10.1.12

George Steiner e o tríptico social


George Steiner
Alfred Dreyfus, judeu, oficial de artilharia do exercito francês, foi acusado de vender informações aos alemães, sendo condenado por alta traição, a prisão perpétua , num processo onde as provas foram forjadas, a verdade intencionalmente omitida, o erro judicial xenofobicamente ignorado. Dreyfus, foi levado para a Ilha do Diabo, na Guiana Francesa, onde permaneceu 5 anos, até o seu irmão ter reunido provas para relançar um segundo julgamento que iria promover a sua absolvição, repondo a verdade dos factos.

É recorrente, entre os autores que vou lendo, o recurso ao caso Dreyfus como um marco apoteótico que pôs a descoberto as fragilidades e as cisões ideológicas que estão subjacentes na sociedade europeia. Li essa abordagem em Hanna Arendt, quando expõe, na óptica do totalitarismo, um nacionalismo católico francês que considerou Dreyfus como um intruso, um traidor virulento, representativo da odiada tradição judaica, escolhido para o sacrifício de todos os ódios acumulados na sociedade francesa. Voltei a ler em Borges, relativamente à discórdia entre Ramon Fernándes e Julien Benda, filósofo francês, que se insurgiu em defesa de Dreyfus, mas que rejeitou o modo como foi amnistiada a pena, considerando a solução um subterfúgio que apenas contornou o modo correcto de aplicação da justiça.
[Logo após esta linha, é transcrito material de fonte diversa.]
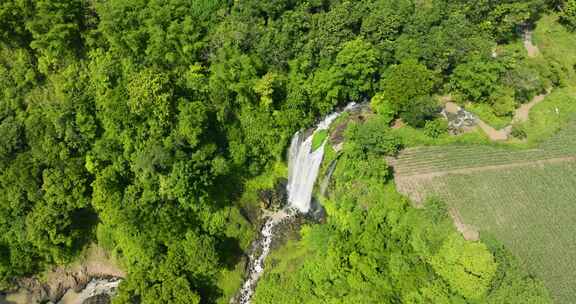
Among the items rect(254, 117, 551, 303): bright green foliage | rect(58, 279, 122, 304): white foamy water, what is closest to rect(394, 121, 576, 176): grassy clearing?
rect(254, 117, 551, 303): bright green foliage

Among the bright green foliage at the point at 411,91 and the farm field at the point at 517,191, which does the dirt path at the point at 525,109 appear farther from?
the bright green foliage at the point at 411,91

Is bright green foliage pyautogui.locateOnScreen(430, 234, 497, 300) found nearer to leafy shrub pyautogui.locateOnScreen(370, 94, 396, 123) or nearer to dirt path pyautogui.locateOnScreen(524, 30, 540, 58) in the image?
leafy shrub pyautogui.locateOnScreen(370, 94, 396, 123)

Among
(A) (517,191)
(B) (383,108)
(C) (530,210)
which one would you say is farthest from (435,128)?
(C) (530,210)

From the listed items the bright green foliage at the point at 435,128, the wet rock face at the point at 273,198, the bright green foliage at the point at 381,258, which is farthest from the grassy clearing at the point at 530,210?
the wet rock face at the point at 273,198

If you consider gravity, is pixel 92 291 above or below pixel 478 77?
below

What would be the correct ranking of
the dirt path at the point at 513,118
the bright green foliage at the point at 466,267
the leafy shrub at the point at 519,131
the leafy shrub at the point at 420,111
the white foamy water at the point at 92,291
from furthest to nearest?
the white foamy water at the point at 92,291
the dirt path at the point at 513,118
the leafy shrub at the point at 519,131
the leafy shrub at the point at 420,111
the bright green foliage at the point at 466,267

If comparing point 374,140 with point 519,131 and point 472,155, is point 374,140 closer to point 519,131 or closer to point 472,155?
point 472,155

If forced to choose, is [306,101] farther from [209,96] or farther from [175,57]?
[175,57]
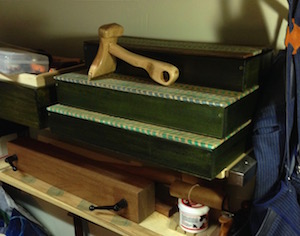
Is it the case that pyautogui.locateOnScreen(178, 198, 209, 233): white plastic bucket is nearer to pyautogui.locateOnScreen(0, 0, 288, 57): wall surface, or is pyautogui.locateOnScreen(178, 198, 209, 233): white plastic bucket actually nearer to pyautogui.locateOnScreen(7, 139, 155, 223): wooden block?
pyautogui.locateOnScreen(7, 139, 155, 223): wooden block

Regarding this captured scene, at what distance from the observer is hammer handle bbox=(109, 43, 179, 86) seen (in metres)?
0.61

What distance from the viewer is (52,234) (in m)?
1.28

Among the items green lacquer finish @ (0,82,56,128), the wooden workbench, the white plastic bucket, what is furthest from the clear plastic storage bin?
A: the white plastic bucket

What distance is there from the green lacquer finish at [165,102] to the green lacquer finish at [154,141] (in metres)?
0.01

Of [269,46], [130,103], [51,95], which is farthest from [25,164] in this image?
[269,46]

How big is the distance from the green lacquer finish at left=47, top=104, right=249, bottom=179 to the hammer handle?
8cm

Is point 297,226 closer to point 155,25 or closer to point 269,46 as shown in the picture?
point 269,46

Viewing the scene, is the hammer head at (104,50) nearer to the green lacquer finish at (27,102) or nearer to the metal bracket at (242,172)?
the green lacquer finish at (27,102)

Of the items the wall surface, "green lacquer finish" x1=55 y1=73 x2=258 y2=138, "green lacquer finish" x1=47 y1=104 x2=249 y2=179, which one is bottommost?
"green lacquer finish" x1=47 y1=104 x2=249 y2=179

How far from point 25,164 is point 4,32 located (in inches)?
17.4

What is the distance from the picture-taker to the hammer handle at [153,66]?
610 mm

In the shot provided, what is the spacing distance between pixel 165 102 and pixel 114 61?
176 mm

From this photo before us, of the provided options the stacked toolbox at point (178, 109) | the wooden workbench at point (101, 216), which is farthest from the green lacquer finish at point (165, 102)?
the wooden workbench at point (101, 216)

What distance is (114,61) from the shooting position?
724 mm
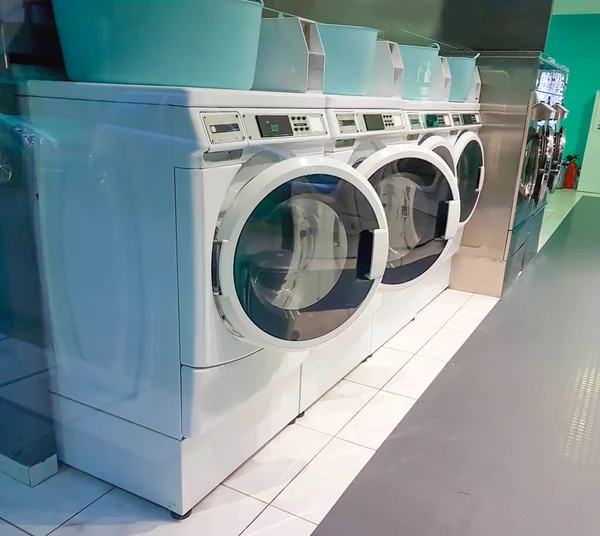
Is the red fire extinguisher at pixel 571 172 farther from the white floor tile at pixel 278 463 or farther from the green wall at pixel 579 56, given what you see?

E, agora, com George Steiner, leio um ensaio, interessantíssimo, sobre os tabus étnicos, das sociedades modernas, expondo, novamente, o caso Dreyfus e o nacionalismo alemão como balões de ensaio de um xenofobismo latente. Raça, religião e nacionalidade, constituem o tríptico insolúvel que está na génese do rastilho de pólvora que tem ateado manifestações, num quadro europeu etnicamente desavindo. Steiner, integra os migrantes, em grupos étnicos flutuantes que dificilmente conseguem criar raízes fora do seu estado de origem. São os Luftmenschen, do sistema alemão. Os cidadãos etnicamente agrupados, que geram comunidades no estrangeiro, voltadas sobre si mesmas, mas desintegradas da polis que adoptam e habitam.

Desde a II Guerra Mundial, o mundo tem assistido a um crescendo das burocracias de exclusão. Afastamo-nos, cada vez mais, do utupismo de Moore e de McLuhan. Os tempos são revivalistas de um nacionalismo segmentário e de um tribalismo sem precedentes. Os ódios raciais, adquiriram outra valência de xenofobia intolerante, com massacres tribais e o emparelhamento sectário das minorias étnicas e religiosas de muitos países. Vejam-se as tentativas de extermínio de comunidades inteiras. Os tootsies, os arménios, os curdos, os tibetanos, os magrebinos, os palestinianos. O ressurgimento das controvérsias étnicas, tornou-se uma banalidade tolerada pela comunidade internacional. “Somos todos hóspedes deste planeta, em partes iguais. Fiéis depositários de um espaço para sobreviver”. Procuramos, por isso, circundar-nos de um espaço justo, agradável, onde a paz e a tranquilidade preponderem a maior parte do tempo. Só que a realidade mostra-nos, recorrentemente, o contrário. Como refere Steiner: "a sociedade é feita à imagem do livro de Josué, violenta e cruel , determinando-se, diariamente, quais serão os lenhadores e os carregadores de água”. Cumprirá a todos zelar pelo justo equilíbrio de forças, preterindo as sociedades segmentárias em prol daquelas que promovam uma integração mais justa. A opção, caberá a cada um de nós, na noção perfeita que o homem não é um animal solitário, sendo legítimo o desejo de criar raízes junto daqueles que melhor respeitem as nossas liberdades individuais e o nosso direito à vida.